*What is being asked*
Lay out everything from the row containing "TROTTAR GRIPKING TIRE 19/45-17 All-season" down to the row containing "BEA 山 Football队" as a JSON list of strings, one string per line, leaving out blank lines.

*Given records*

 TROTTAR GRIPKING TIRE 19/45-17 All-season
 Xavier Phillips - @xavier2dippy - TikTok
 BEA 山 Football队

...

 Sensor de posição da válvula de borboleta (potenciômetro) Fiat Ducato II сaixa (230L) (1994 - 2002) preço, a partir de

---

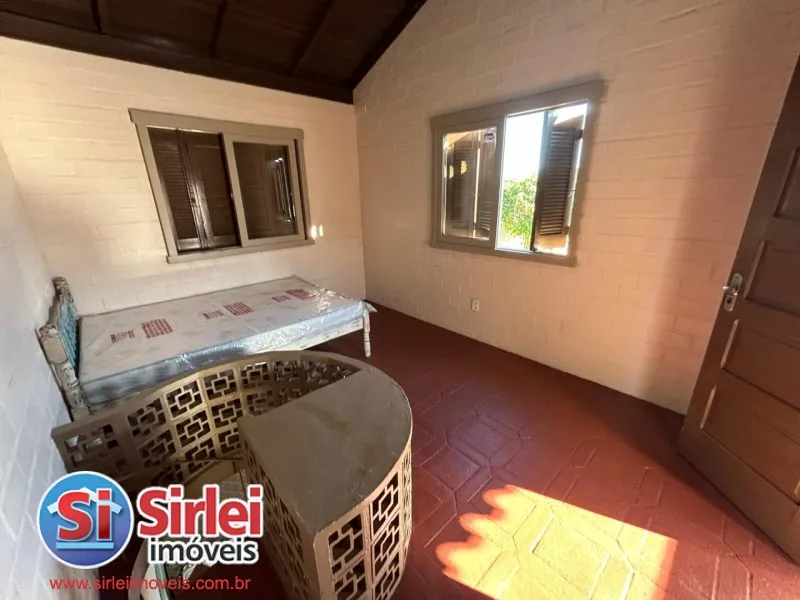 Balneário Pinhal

*Completed task*
[
  " TROTTAR GRIPKING TIRE 19/45-17 All-season",
  " Xavier Phillips - @xavier2dippy - TikTok",
  " BEA 山 Football队"
]